Work to complete:
Your output should be the whole listing, identical to the original.

(Provided data begins)

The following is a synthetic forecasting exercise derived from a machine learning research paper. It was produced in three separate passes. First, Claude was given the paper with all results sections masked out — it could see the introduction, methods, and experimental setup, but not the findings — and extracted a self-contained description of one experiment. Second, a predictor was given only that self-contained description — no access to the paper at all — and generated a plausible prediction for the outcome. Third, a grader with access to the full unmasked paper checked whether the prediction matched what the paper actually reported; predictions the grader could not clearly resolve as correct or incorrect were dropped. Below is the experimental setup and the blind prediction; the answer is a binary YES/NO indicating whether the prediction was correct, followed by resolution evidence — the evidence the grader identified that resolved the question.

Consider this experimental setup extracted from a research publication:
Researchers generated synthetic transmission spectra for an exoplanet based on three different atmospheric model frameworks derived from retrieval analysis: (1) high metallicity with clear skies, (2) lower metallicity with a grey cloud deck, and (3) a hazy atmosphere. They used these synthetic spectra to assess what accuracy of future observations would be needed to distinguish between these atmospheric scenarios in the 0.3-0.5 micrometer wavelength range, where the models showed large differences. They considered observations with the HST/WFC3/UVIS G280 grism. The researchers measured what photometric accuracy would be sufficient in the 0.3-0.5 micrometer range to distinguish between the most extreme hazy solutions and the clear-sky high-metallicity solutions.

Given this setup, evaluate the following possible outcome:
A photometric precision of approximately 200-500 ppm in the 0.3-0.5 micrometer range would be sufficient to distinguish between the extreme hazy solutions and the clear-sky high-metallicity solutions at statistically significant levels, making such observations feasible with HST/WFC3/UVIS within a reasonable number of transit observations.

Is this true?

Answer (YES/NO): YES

(Provided data ends)

Result of the exercise:
The following is a synthetic forecasting exercise derived from a machine learning research paper. It was produced in three separate passes. First, Claude was given the paper with all results sections masked out — it could see the introduction, methods, and experimental setup, but not the findings — and extracted a self-contained description of one experiment. Second, a predictor was given only that self-contained description — no access to the paper at all — and generated a plausible prediction for the outcome. Third, a grader with access to the full unmasked paper checked whether the prediction matched what the paper actually reported; predictions the grader could not clearly resolve as correct or incorrect were dropped. Below is the experimental setup and the blind prediction; the answer is a binary YES/NO indicating whether the prediction was correct, followed by resolution evidence — the evidence the grader identified that resolved the question.

Consider this experimental setup extracted from a research publication:
Researchers generated synthetic transmission spectra for an exoplanet based on three different atmospheric model frameworks derived from retrieval analysis: (1) high metallicity with clear skies, (2) lower metallicity with a grey cloud deck, and (3) a hazy atmosphere. They used these synthetic spectra to assess what accuracy of future observations would be needed to distinguish between these atmospheric scenarios in the 0.3-0.5 micrometer wavelength range, where the models showed large differences. They considered observations with the HST/WFC3/UVIS G280 grism. The researchers measured what photometric accuracy would be sufficient in the 0.3-0.5 micrometer range to distinguish between the most extreme hazy solutions and the clear-sky high-metallicity solutions.

Given this setup, evaluate the following possible outcome:
A photometric precision of approximately 200-500 ppm in the 0.3-0.5 micrometer range would be sufficient to distinguish between the extreme hazy solutions and the clear-sky high-metallicity solutions at statistically significant levels, making such observations feasible with HST/WFC3/UVIS within a reasonable number of transit observations.

Is this true?

Answer (YES/NO): YES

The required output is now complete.